The fatality report discusses that "follow-up regarding supportive mental health or survivor supports may have been helpful to the mother" in the context of her history as a domestic violence victim. While no specific mental health diagnosis is identified, the Committee referenced the parent's mental health needs in connection with her DV history and recommended follow-up services.
Is a history of arrests or criminal charges for the parent/caregiver referenced?
Is substance use by the parent/caregiver referenced?
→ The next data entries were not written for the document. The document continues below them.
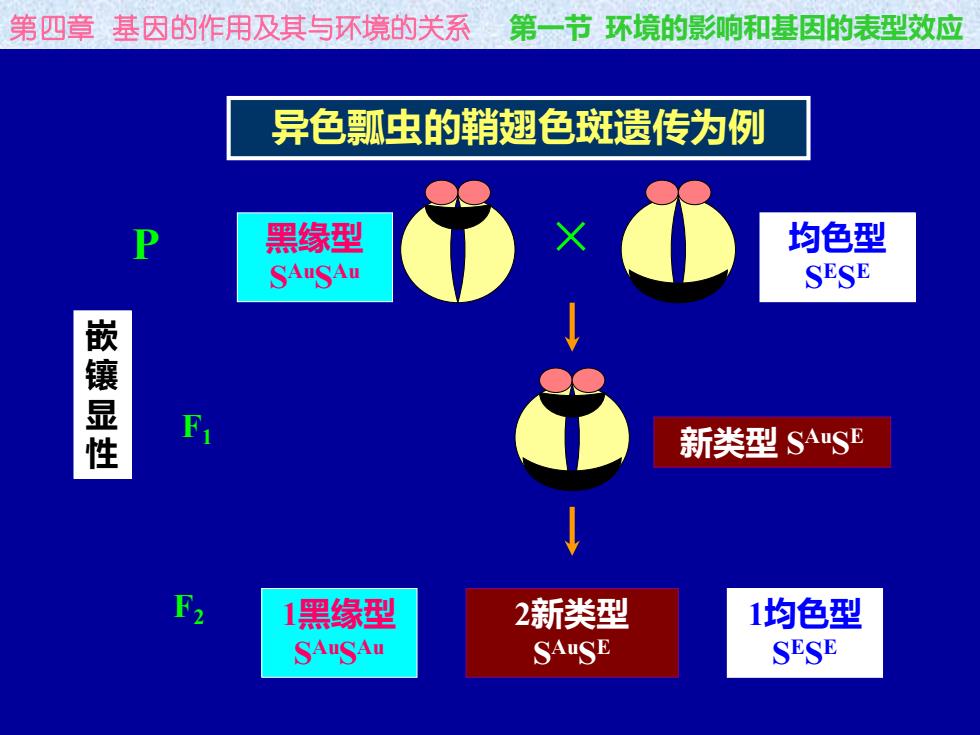 第四章 基因的作用及其与环境的关系 第一节 环境的影响和基因的表型效应

异色瓢虫的鞘翅色斑遗传为例

P

黑缘型
$S^{Au}S^{Au}$

×

均色型
$S^{E}S^{E}$

嵌镶显性

$F_1$

新类型 $S^{Au}S^{E}$

$F_2$

1黑缘型
$S^{Au}S^{Au}$

2新类型
$S^{Au}S^{E}$

1均色型
$S^{E}S^{E}$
Substance use by the mother is extensively documented throughout all three sources. The fatality report states the mother "self-reported using heroin and fentanyl," had methamphetamines in her system at birth, "reported using fentanyl throughout her pregnancy," admitted to "relapsing" multiple times, and her oral swab indicated recent fentanyl use. The KING 5 article describes the grandmother calling CPS "after she said she observed Avril's mother smoking fentanyl around her grandchild."
Notable Details
Several significant systemic and policy issues are described across the documents. The KING 5 article extensively discusses the "Keeping Families Together Act," a new Washington state law that raised the standard for removing a child from a parent, requiring caseworkers to prove "imminent physical harm" rather than the previous "serious threat of substantial harm," and which "prevents the state from removing children because of certain conditions in the home – including substance use – unless there is a specific connection to imminent physical danger." CPS closed its investigation in March 2023—approximately two months before the child's death—while acknowledging the mother's ongoing fentanyl addiction. The KING 5 article also reports statewide data showing that "since January 2022, fentanyl-related incidents nearly killed at least 38 youth who had prior contact with the state's child welfare system" and "at least 18 Washington kids died from fentanyl-related incidents." The fatality review committee identified that supervisor span of control was too large, reducing the effectiveness of clinical supervision; that a Plan of Safe Care was not created despite prenatal substance exposure because the caseworker believed a formal diagnosis of being substance-affected was required; and that the case was closed with items identified by supervisors left incomplete.